Hasta bilgilendirilip aydınlatılmış onam alınarak ameliyat masasına alındı. 155 cm boyunda 73kg olan hastanın fizik muayenesinde kan basıncı 125/65mmHg SpO2 %99 kalp hızı 70atım/dk ve hastaya lokal anestezik kullanılarak sol radial arterden kanülasyon yapılarak monitorize edildi. 500 mg prednol,50 mg ulcuran, dormicum 2mg, aritmal 40mg, pentotal 300 mg ve roküronyum 50 mg, remifentanil 1 mcg/kg/dk (1 dk) kullanılarak indüksiyon yapıldı. Daha sonra sağ internal juguler venden santral katater yerleştirildi. Hastaya TEE probu yerleştirilerek, sol atriyal miksoma görüntülendi. Vena cava çapı ve mitral yetmezlik derecesi belirlendi. TEE probu operasyon boyunca kaldı. Operasyon bitiminde hasta TEE probu ile tekrar değerlendirildi. Post operatif ağrı ve opioid tüketimini azaltmak için bilateral paravertebral blok ve göğüs tüpü yerlerine infiltrasyon bloğu yapıldı. Operasyon süresince remifentanil infüzyonu açıldı. Operasyon süresince hipotansyon görülmedi. Pompa süresi 56 Dk ve cross clemp süresi 25dk idi.Operasyon süresince 500ml idrar çıkışı oldu 4ü es ,4 ü tdp ve 1 ü aferez verildi.

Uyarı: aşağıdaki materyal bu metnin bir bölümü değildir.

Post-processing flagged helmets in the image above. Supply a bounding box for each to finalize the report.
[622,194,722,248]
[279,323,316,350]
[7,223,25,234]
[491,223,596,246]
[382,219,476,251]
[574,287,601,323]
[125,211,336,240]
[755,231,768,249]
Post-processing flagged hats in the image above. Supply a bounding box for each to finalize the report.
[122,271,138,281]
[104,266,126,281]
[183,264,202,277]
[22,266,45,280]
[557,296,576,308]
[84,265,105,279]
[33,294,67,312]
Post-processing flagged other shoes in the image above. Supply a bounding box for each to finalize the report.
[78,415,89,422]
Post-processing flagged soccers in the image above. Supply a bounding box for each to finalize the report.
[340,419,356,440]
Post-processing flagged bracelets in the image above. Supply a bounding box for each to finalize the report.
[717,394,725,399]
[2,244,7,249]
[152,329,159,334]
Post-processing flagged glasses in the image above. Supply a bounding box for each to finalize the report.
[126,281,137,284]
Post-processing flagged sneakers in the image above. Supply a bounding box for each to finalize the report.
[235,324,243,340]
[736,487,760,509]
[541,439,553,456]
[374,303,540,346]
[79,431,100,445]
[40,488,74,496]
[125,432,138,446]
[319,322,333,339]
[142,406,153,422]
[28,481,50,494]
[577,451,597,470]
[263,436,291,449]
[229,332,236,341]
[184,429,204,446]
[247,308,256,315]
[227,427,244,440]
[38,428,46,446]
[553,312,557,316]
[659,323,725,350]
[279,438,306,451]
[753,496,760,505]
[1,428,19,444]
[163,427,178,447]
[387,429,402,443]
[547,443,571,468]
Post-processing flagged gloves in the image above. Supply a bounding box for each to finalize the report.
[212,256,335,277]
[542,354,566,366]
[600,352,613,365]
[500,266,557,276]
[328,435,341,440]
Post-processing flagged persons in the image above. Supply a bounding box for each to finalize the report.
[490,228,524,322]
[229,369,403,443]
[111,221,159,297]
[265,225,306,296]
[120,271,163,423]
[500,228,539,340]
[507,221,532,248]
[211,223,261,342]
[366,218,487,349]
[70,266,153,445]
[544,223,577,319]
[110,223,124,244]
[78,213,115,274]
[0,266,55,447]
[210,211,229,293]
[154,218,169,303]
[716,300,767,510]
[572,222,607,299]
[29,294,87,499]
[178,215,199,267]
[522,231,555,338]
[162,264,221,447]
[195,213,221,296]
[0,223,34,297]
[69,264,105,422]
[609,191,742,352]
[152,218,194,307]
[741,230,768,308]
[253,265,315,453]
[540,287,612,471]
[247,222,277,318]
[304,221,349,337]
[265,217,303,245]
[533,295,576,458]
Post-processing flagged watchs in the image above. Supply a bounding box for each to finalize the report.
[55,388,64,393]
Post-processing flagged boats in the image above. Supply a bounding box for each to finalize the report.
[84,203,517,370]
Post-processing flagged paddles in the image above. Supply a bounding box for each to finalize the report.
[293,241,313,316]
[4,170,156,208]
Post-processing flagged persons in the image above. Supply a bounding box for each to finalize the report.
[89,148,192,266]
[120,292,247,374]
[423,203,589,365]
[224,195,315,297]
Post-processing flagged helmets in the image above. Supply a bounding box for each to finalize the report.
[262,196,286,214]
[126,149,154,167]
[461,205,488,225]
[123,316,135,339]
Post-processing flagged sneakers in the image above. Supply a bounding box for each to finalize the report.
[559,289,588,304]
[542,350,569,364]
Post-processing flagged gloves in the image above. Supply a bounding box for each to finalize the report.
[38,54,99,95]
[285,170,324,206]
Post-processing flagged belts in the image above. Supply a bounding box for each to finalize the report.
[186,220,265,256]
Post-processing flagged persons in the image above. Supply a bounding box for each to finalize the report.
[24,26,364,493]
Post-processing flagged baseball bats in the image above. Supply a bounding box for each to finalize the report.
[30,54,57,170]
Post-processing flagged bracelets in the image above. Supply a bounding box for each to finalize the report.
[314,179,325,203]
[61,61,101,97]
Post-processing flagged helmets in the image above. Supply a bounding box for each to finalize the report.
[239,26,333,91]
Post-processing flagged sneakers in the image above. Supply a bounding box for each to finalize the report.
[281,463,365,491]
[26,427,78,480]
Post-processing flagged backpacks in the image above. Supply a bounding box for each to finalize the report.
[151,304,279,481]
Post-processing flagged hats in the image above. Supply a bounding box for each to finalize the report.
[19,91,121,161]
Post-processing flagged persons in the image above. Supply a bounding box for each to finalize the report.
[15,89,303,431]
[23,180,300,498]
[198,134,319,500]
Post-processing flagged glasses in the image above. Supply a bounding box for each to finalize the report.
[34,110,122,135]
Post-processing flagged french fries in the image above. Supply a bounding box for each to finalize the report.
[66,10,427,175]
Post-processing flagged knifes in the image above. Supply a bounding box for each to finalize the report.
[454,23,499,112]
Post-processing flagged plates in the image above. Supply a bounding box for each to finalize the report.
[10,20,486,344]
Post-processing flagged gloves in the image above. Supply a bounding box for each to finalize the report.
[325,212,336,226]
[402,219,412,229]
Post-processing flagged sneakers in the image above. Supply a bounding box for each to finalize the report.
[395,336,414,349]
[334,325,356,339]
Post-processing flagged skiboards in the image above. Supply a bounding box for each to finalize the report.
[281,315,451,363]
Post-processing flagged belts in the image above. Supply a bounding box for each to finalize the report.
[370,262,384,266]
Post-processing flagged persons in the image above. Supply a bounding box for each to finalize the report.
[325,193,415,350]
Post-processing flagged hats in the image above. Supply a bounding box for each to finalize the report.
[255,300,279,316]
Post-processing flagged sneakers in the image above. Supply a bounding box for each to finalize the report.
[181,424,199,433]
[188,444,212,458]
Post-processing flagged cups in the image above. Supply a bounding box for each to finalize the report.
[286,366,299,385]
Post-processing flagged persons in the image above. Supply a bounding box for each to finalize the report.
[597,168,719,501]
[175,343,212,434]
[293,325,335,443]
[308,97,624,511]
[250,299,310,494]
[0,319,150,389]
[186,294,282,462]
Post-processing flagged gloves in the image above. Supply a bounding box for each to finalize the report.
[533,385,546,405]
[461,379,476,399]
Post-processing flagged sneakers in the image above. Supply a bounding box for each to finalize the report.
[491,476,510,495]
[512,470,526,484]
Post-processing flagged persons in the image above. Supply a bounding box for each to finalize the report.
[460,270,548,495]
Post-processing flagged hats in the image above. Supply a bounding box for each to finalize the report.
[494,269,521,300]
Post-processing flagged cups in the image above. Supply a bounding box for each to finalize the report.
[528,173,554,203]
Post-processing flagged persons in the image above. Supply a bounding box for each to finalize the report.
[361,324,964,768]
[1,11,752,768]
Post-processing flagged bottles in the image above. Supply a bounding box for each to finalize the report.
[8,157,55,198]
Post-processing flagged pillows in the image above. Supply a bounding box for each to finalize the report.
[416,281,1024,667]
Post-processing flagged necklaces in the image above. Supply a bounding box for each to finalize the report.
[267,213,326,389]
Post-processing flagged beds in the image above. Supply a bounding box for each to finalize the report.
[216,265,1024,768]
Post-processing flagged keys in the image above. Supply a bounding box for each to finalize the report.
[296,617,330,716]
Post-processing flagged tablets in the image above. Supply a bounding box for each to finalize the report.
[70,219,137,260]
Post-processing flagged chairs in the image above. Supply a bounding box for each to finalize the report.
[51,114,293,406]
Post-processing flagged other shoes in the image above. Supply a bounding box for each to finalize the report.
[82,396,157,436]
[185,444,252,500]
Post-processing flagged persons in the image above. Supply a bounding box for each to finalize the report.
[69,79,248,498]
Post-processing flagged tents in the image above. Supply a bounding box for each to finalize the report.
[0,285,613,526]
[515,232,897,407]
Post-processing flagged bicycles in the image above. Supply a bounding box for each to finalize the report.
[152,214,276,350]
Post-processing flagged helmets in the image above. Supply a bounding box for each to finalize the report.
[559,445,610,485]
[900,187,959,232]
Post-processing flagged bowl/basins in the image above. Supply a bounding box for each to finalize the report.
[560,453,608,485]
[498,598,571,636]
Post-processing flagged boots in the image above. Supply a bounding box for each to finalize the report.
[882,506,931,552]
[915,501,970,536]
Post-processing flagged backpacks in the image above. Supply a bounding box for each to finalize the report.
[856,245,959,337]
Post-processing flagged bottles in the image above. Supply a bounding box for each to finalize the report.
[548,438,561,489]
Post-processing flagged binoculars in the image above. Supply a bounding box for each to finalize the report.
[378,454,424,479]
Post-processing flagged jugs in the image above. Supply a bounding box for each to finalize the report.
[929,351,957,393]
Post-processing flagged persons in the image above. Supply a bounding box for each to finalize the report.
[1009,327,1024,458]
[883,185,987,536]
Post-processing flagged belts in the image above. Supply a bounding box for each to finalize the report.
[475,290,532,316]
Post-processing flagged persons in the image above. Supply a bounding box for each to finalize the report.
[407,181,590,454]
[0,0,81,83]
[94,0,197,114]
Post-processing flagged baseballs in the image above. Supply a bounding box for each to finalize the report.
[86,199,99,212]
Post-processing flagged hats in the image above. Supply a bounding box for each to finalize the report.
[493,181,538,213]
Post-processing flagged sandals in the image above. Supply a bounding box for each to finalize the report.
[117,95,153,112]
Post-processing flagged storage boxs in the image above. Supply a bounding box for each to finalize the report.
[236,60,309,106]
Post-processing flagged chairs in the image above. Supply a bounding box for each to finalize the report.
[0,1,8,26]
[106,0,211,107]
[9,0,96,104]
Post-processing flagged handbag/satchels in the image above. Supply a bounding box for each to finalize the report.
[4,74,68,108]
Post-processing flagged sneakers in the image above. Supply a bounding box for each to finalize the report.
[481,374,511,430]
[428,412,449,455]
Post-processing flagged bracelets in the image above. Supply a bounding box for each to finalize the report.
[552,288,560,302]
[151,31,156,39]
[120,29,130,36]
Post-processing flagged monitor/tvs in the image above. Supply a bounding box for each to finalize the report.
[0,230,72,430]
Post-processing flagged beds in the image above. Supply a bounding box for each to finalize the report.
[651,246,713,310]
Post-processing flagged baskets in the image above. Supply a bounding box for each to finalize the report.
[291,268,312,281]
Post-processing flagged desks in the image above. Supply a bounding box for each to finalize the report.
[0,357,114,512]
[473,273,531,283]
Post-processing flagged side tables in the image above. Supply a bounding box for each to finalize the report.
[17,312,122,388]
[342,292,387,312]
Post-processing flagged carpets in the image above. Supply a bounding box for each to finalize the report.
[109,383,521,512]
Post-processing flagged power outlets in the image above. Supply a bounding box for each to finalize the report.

Entübe şekilde yoğun bakıma çıkarılan hastaya PCA takıldı. 3 saat sonra extübe edilen hastanın takiplerinde bir sıkıntı olmaması üzerine servise alındı.

Tartışma: Atriyal miksoma cerrahisi anestezik yönetiminde dikkat edilmesi gereken en önemli nokta miksomanın yerleşimi, büyüklüğü ve hareketliliğidir. Klinik bulgu ve semptomlar mitral ve triküspit kapakta yaptığı fonksiyon değişikliğine bağlı olarak nefes darlığı ve üfürümlerden perifer ve santral embolilere kadar değişebilir. Hastamızda olduğu gibi mitral kapağa yakın yerleşimli sol atriyal miksoma olgularında mitral darlık ve yetmezlik bulguları göz önünde bulundurulmalıdır. Anestezi indüksiyonundan başlayarak perioperatif her aşamada hipovolemi ve pulmoner konjesyona yol açan hipervolemiden kaçınılmalı hemodinamik stabilizasyon sağlanmalıdır.Ayrıca anestezi yönetiminde hipoksi,hiperkapni, asidoz ve ciddi aritmi gibi kardiyak fonksiyonları etkileyen faktörlerdende kaçınmak gerekmektedir. Kardiyak miksomaların tanısında duyarlılığı %100 e yakın olan transözefageal ekokardiyografinin intraoperatif ventrikül fonksiyonunu, iskemiyi izleyen rejyonel duvar anomalilerini, kapak fonksiyonunu, duvar hareketlerini göstermede ve cerrahi ekibe yol gösterici olması nedeniyle rutin kullanımı mortalite ve morbiditeyi azaltmada önem taşımaktadır.

Sonuç: Atriyal miksoma vakalarında dikkatli bir preoperatif değerlendirme yapılması ve uygun anestezi tekniği seçilmesi perioperatif ve postoperatif komplikasyon risklerini en aza indirecek güvenli bir anestezi uygulamasını sağlayacaktır.